Os cânticos de sereia da direita, por um lado, são pungentes e, para cúmulo, os mais recentes acordes saem compassados pela batuta de um maestro revestido de autoridade - o presidente da República. A ideia de disponibilizar o pote para recuperação comunitária de um bem comum estilhaçado contém riscos. E o temor passa pela clara consciência geral de que o anterior detentor do bem testamentário foi quem desbaratou confiança e credibilidade. Que fazer, então? Ajudar à emenda dos erros a cuja origem a "família" mais chegada não foi indiferente?
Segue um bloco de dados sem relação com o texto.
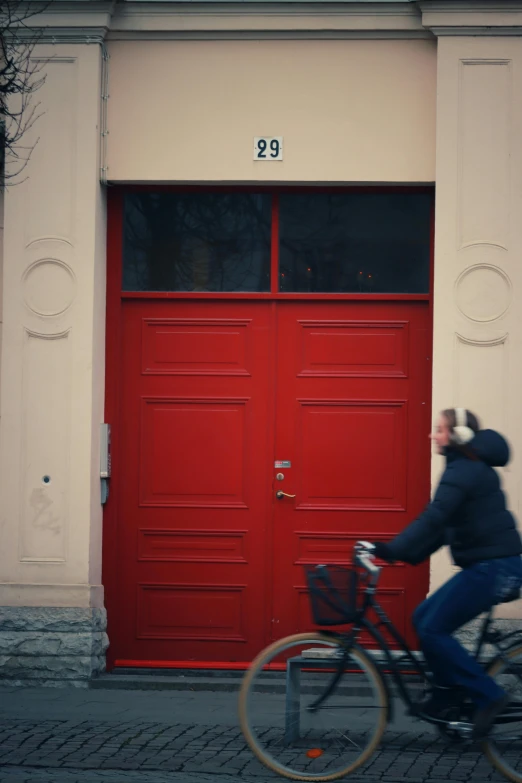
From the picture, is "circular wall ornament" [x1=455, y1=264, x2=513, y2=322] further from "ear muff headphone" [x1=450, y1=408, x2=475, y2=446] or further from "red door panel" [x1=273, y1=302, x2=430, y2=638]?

A complexidade da dúvida aumenta na exata dimensão imaginária de uma tenaz. A esquerda há muito percebeu dispor de uma única via alternativa para a sobrevivência do seu posicionamento entre a fantasia e o contra: desvalorizar o pote, ou seja, o PS. Envolvê-lo numa teia de menorização de influência seria sempre rentável. Tentar, tentar, é a palavra de ordem. Daí ao blá-blá de atração é um pequeno passado. E se o PCP, ortodoxo e construído de esforço e rugas, já não insiste em tretas, outro tanto não se passa com o Bloco de Esquerda, composto por um ADN de intelectualidade urbana. Sim, é mais fácil a Seguro percebê-los, mas cautelas e caldos de galinha aconselham ao afastamento da proposta baseada em teoria antropófaga travestida. O arraso dado às intenções do Bloco de Esquerda na sequência de uma reunião ontem é bom sinal....
Seguro tem ainda um terceiro problema para não banalizar (ainda mais) o pote: a discórdia e os ameaços no seio da família socialista. E embora possa parecer o contrário, esse é o grande nó a desatar. Sendo certo que, como na vida de todos nós, há familiares a quem não se deve passar o mínimo de cartão. E se contribuíram para delapidar património......
Não é simples a Seguro escolher o caminho. A opção fica no entanto simplificada se optar pela audácia. E ela passa por ir contra os ideais antropófagos e a "família".